[Gdal-dev] User Question: creating a geotiff from pnm

Michael Darweesh mjd at mars.asu.edu
Fri Mar 26 16:07:56 EST 2004


Thanks for the quick reply, Frank.

It sounds like I'm thinking about this the wrong way. Perhaps I should 
just try gdal_translate and see if that meets my needs before I go 
writing a specialized solution. Then, if it's too slow or not producing 
what I want, then we should talk further. Does that sound sane?

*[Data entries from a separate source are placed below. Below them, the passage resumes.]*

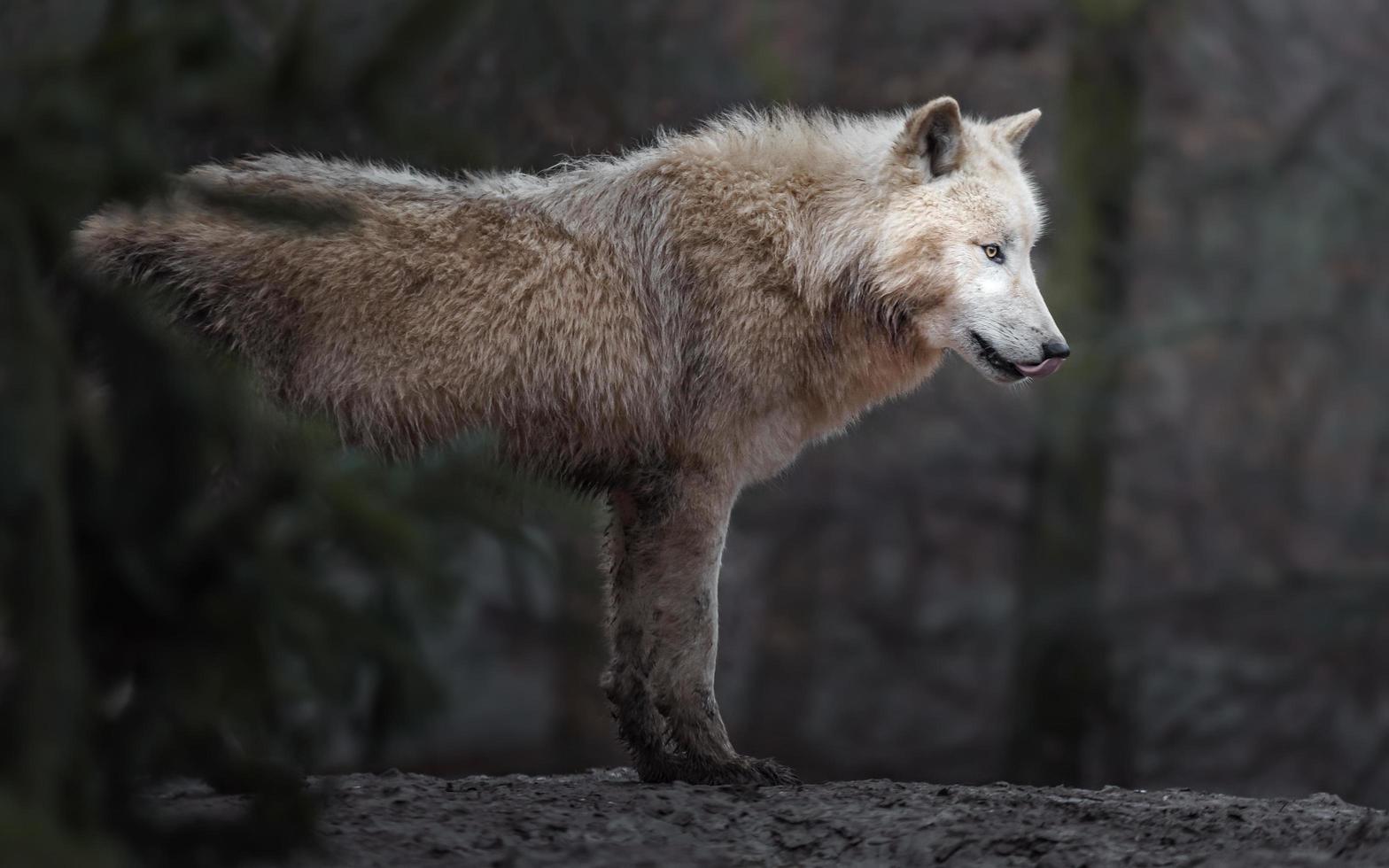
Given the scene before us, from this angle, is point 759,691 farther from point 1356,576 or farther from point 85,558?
point 85,558

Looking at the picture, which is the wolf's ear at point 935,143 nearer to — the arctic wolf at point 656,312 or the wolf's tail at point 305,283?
the arctic wolf at point 656,312

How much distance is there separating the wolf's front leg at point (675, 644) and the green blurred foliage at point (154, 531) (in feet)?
7.97

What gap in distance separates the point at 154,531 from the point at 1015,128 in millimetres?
4388

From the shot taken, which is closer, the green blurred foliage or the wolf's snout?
the green blurred foliage

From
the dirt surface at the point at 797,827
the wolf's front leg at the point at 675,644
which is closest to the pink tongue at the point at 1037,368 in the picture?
the wolf's front leg at the point at 675,644

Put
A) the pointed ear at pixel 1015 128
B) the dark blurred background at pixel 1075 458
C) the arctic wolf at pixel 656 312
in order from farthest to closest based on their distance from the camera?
the dark blurred background at pixel 1075 458 → the pointed ear at pixel 1015 128 → the arctic wolf at pixel 656 312

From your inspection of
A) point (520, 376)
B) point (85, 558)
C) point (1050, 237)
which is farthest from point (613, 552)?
point (1050, 237)

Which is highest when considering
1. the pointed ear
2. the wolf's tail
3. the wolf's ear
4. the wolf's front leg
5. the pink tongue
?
the pointed ear

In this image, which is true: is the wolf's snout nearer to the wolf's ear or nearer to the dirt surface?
the wolf's ear

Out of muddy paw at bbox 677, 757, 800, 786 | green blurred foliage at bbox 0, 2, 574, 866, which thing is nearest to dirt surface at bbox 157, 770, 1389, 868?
muddy paw at bbox 677, 757, 800, 786

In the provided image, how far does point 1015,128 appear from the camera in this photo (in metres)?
5.96

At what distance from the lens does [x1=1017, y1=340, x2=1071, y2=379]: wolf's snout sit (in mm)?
5172

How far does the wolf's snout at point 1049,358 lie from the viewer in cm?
517

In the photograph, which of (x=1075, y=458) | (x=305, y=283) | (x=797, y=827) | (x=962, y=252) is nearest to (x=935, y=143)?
(x=962, y=252)
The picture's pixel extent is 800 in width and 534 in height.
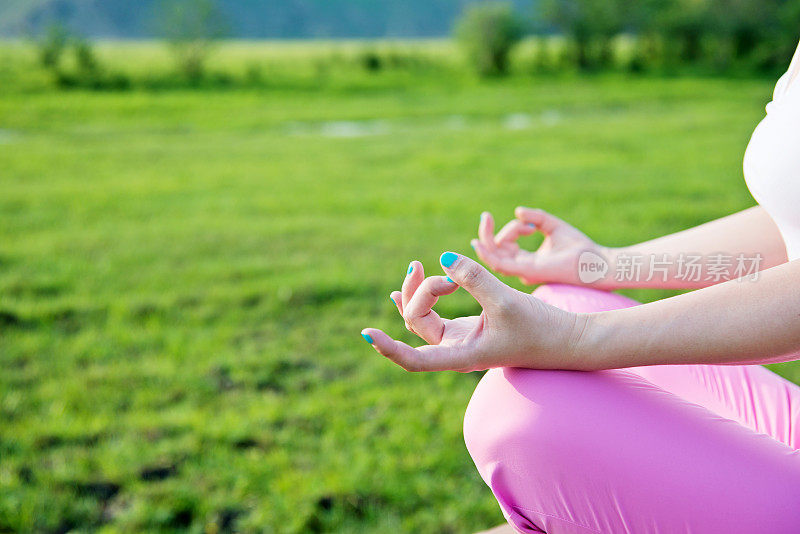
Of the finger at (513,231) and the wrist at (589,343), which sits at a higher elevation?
the finger at (513,231)

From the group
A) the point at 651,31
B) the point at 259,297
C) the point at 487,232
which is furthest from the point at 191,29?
the point at 487,232

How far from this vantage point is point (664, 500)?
0.97 metres

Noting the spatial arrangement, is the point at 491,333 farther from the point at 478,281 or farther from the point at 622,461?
the point at 622,461

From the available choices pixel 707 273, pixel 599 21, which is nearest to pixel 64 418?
pixel 707 273

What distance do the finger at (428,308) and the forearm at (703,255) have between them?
0.52 m

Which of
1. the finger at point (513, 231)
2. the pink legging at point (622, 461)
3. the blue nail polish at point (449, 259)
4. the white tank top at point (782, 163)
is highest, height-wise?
the white tank top at point (782, 163)

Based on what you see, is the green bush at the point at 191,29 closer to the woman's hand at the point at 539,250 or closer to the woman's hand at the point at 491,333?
the woman's hand at the point at 539,250

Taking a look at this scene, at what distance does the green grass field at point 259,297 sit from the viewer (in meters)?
2.11

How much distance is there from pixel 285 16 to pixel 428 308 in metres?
25.2

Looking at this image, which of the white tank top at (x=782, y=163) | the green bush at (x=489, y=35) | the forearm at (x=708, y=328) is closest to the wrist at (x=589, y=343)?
the forearm at (x=708, y=328)

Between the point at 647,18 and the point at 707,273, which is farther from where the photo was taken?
the point at 647,18

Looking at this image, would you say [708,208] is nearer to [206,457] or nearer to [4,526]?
[206,457]

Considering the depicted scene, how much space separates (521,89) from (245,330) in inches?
431

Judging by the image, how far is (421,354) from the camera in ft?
3.23
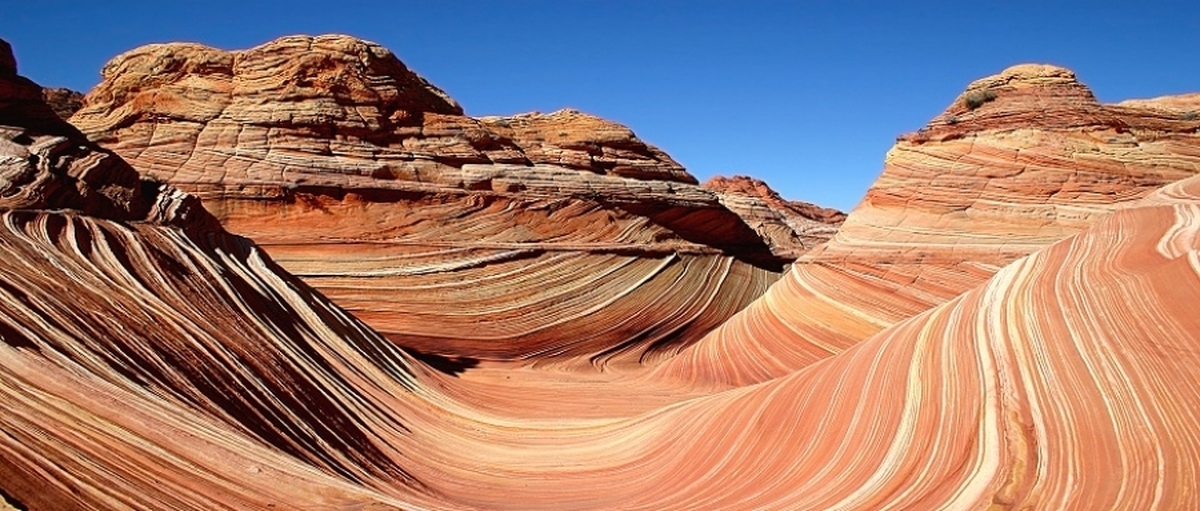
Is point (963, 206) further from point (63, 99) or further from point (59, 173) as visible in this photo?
point (63, 99)

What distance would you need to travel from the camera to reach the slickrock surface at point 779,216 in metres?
23.4

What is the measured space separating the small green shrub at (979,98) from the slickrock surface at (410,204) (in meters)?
5.69

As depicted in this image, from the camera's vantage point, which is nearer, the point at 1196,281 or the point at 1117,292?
the point at 1196,281

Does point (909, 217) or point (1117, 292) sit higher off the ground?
point (909, 217)

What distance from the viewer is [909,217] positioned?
38.9 feet

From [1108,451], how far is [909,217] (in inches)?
334

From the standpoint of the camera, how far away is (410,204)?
14.7 metres

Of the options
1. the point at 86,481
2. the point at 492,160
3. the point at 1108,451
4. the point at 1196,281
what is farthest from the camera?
the point at 492,160

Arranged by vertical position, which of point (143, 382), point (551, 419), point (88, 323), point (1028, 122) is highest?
point (1028, 122)

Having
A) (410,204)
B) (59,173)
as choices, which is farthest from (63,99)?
(59,173)

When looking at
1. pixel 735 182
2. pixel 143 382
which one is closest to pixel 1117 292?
pixel 143 382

Also, the gdal_translate.c I was typing about was the one on 
http://www.remotesensing.org/gdal/gdal_translate.c.html, not the one in 
the tarball. just maybe a broken link on the website.

-Mike


Frank Warmerdam wrote:

> Michael Darweesh wrote:
>
>> I'm new to the gdal lib and mapping and trying to come up to speed as 
>> fast as I can, newbie help is appreciated.
>>
>> I'm trying to do this.
>>
>> I have an in-memory (pnm) raster projected in swiss oblique 
>> (EPSG:9814 I believe) and I have the data which would be put into a 
>> world file in memory too. What's the right way to package this image 
>> up into a geotiff? I'd like to do this all in mempory since I'll be 
>> outputting the geotiff as an http response. But, I could probably get 
>> away with dumping it to disk if necessary.
>
>
> Michael,
>
> OK, doing this in memory is pretty trick.
>
> On the output side, there is no application accessable support for output
> GeoTIFF "in memory".  If you want to do this - as things stands you would
> basically have to avoid using the GDAL GeoTIFF driver and call into the
> libtiff API yourself.
>
> There is some example code that does something like this in
> gdal/frmts/gtiff/gt_wkt_srs.cpp (see GTIFMemBufFromWkt()).  This code is
> used to produce degenerate GeoTIFFs with georeferencing info in them that
> can be embedded in JP2 files without having to write them temporarily 
> to disk.
>
> We could also look at changing the code driver to support in memory 
> output
> under some circumstances but that could be fairly involved.  I would 
> encourage
> you to just write to a temporary file and then spool it to stdout.  
> That is
> what I did in a similar situation in MapServer even though I would 
> really like
> to have avoided the extra trip to disk.
>
> On the input side, once again, the PNM driver has no support for reading
> from memory.  However, the PNM format is pretty simple, so you could 
> manage
> it yourself.
>
> At this point we should take a step back and review.  If you are going to
> write your own custom code to write to GeoTIFF using libtiff and 
> libgeotiff
> (so as to avoid writing to disk), then you don't really need to use 
> GDAL at
> all.
>
> However, if you are going to write to disk, then you could parse the PNM
> header "manually" and then create a "memory dataset" referencing the data
> portion of the PNM file in memory.  This is a bit involved too, so I 
> won't
> try and describe it till you decide how you want to go.  If you do 
> want to
> use it, try reviewing the "In Memory Format" (MEM) on the web site first.
>
> All in all, GDAL isn't not well organized to handle in-memory images of
> files.  If this was needed "in general", then I think the best 
> approach would
> be a custom reimplementation of the VSI file io layer used to access 
> files.
> With approriate implementation it could support reading and writing 
> memory
> or disk.  This might be of use for other purposes as well.  I would 
> certainly
> like it for MapServer.
>
> Also, a client is interested in making it possible to embed as the 
> required
> GDAL support files within the DLL and one approach to that would be to
> virtualize access at the VSI layer.
>
> However, if you just need a quick custom hack for this one situation, I
> would suggest writing custom PNM-in-memory to GeoTIFF-in-memory code and
> using the GTIFMemBufFromWKt() and related code as a bit of guide.
>
>> Thanks,
>> Mike
>> ps. Is the gdal_translate.c sample code intentionally not showing or 
>> am I browsing wrong?
>
>
> It is called gdal_translate.cpp, perhaps that is why your not finding it?